## Your instructions
Gather all lines in the data that hold the string "ellipsiprymnus".

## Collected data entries
───

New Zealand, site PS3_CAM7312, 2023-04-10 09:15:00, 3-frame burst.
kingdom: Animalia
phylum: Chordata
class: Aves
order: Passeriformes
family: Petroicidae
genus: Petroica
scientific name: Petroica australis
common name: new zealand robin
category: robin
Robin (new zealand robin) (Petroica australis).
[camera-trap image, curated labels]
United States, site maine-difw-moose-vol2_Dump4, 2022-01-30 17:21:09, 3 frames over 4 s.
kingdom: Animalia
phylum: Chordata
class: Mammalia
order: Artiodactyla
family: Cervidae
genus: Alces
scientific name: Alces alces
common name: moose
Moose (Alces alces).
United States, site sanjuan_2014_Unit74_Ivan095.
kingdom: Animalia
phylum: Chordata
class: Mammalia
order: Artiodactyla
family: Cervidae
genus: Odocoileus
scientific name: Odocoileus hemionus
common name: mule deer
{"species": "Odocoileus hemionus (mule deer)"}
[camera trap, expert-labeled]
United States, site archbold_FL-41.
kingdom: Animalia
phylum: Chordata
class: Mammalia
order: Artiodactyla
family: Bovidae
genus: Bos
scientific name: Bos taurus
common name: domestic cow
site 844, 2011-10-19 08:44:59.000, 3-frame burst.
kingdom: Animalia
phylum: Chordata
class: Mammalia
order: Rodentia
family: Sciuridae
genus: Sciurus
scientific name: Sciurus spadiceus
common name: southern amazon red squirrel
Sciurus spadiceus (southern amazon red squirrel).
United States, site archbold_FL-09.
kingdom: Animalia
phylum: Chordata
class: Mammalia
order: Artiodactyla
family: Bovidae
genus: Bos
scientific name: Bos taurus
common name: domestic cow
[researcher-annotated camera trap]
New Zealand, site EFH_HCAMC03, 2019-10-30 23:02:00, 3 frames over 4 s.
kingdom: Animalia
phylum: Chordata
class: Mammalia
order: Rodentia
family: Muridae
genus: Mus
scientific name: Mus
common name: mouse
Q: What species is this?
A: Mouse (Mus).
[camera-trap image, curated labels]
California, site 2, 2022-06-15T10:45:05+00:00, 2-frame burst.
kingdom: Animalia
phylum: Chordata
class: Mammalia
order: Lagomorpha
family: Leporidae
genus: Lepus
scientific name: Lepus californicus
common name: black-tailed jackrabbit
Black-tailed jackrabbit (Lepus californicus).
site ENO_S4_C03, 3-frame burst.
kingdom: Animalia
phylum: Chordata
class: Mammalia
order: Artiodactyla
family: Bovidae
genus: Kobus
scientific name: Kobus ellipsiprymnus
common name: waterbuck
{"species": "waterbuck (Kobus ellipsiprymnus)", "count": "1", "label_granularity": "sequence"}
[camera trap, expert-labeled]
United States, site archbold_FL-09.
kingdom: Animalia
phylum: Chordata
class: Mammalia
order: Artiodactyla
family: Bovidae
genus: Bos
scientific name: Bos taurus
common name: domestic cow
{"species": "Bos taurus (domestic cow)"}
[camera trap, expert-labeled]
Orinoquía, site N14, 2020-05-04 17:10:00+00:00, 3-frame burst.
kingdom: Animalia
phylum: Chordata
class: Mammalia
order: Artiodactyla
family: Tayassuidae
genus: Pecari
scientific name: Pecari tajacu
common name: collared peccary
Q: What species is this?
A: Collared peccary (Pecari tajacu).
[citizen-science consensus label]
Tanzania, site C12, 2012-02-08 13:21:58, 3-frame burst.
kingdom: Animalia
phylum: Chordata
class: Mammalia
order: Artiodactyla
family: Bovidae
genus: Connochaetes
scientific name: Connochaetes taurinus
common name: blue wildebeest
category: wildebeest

───

## Response box
scientific name: Kobus ellipsiprymnus
{"species": "waterbuck (Kobus ellipsiprymnus)", "count": "1", "label_granularity": "sequence"}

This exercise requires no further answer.